═════ PAGE TEXT ═════
Buffalo Manufacturing Works operated by EWI is an engineering consulting organization established by a New York state development initiative. Bak USA brought them onboard to help the startup evaluate their production processes for out-of-the-box solutions.
And boy, did they go outside the box.
“Nothing was off the table,” says Matt Malloy, Director of Advanced Manufacturing at Bak USA. “We looked at everything from an AMR (autonomous mobile robot) that would drive parts around, to flying drones through the building that would drop off parts.”
It was Buffalo Manufacturing Works that introduced the idea of a collaborative robot, or cobot.
“We looked at everything we do as a business and said where can we have the biggest impact?” says Malloy. “We had the luxury of a leadership team that was very much in favor of saying we are new in the industry, we want to make an impact, we want to do right by everyone who works here, we want to make people’s jobs exciting and interesting and comfortable, so we’re willing to explore. It’s the benefit of a company that is very strongly behind what it wants to do technically and socially.”
Bak USA’s social mission is behind everything they do. They wanted to relieve their technicians from an ergonomically challenging task, while increasing production efficiency so they can continue making high-quality, affordable electronics for young minds and the workforce.
“If you can imagine working with tiny, mobile device-sized screws all day,” explains Malloy, “trying to hold them with your fingertips and get them on the tip of a screwdriver, and put them in, and get the right torque. It’s a difficult part of the process.”
The Kawasaki duAro dual-arm SCARA robot was deployed to ease the load. After a few months of testing, the system is now in full production.
The production process involves technicians seated around the robot in a semicircle. Each technician builds a computer device from start to finish within their own station. When the device is ready for screws, the technician initiates a quick process that shuttles the device to the robot. The robot inserts the screws and drives them in, and then the device is shuttled back to the technician for additional assembly if needed.
═════
ACTIVITY. Copy out the Bak USA robot passage word for word, from "Bak USA’s social" up to and including "in full production.".
═════ DATA TO EXAMINE ═════
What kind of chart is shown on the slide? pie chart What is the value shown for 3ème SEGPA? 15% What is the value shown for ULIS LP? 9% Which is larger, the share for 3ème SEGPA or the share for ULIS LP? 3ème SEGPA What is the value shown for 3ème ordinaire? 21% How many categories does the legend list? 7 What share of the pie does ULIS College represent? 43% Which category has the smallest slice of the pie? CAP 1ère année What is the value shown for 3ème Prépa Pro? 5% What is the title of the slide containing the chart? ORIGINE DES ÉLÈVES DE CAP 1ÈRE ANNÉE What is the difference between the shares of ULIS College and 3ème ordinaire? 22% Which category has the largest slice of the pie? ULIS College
═════
═════ DATA TO EXAMINE ═════
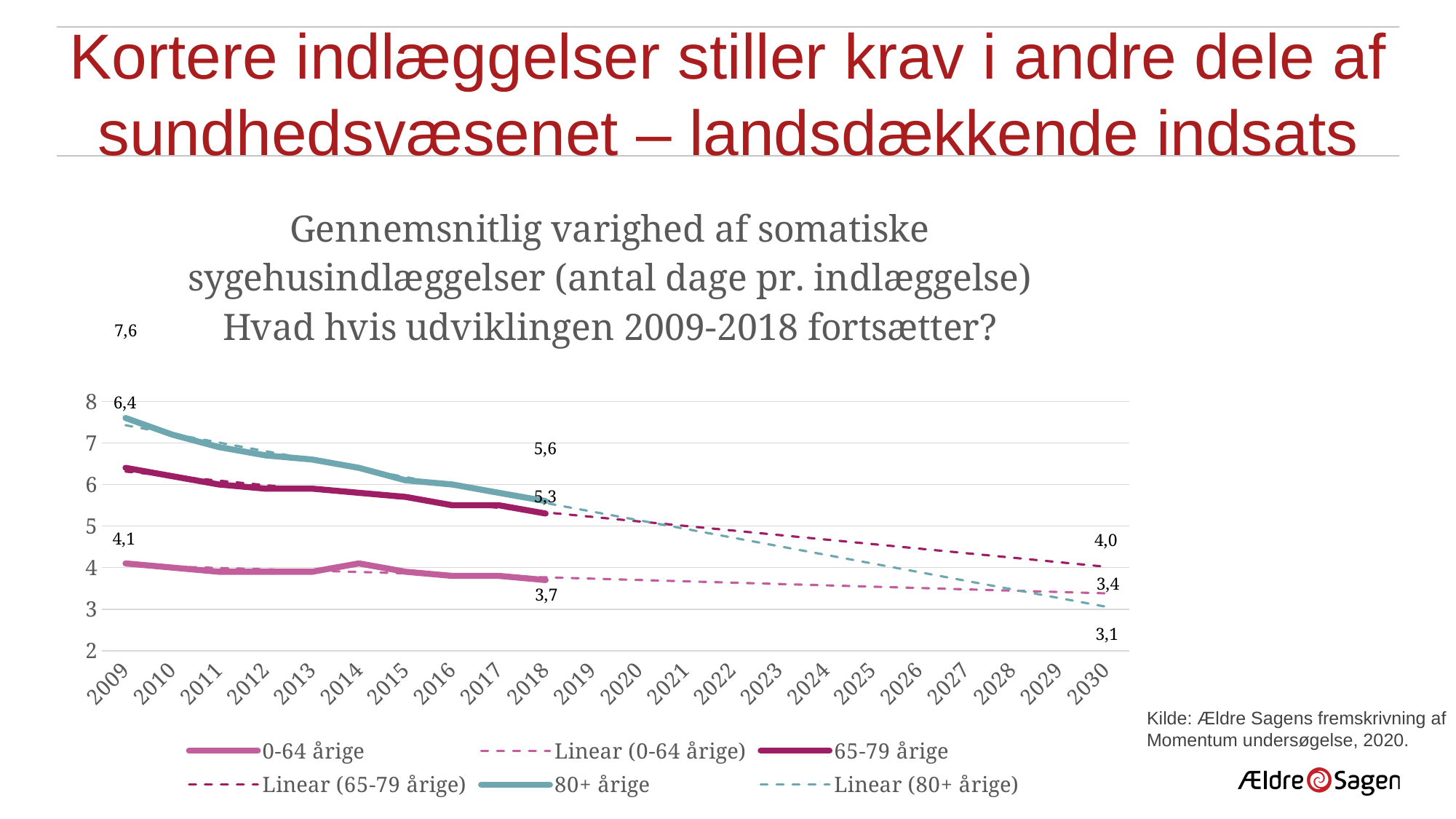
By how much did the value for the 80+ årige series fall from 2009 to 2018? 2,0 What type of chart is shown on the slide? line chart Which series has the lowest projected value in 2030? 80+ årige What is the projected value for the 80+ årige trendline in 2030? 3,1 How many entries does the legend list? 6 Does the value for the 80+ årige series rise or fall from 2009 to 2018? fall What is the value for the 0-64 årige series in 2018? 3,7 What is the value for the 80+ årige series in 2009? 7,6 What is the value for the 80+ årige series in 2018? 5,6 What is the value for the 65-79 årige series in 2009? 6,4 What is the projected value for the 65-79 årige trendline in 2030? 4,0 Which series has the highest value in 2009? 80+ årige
═════
SOLVED PROBLEM.
Bak USA’s social mission is behind everything they do. They wanted to relieve their technicians from an ergonomically challenging task, while increasing production efficiency so they can continue making high-quality, affordable electronics for young minds and the workforce.
“If you can imagine working with tiny, mobile device-sized screws all day,” explains Malloy, “trying to hold them with your fingertips and get them on the tip of a screwdriver, and put them in, and get the right torque. It’s a difficult part of the process.”
The Kawasaki duAro dual-arm SCARA robot was deployed to ease the load. After a few months of testing, the system is now in full production.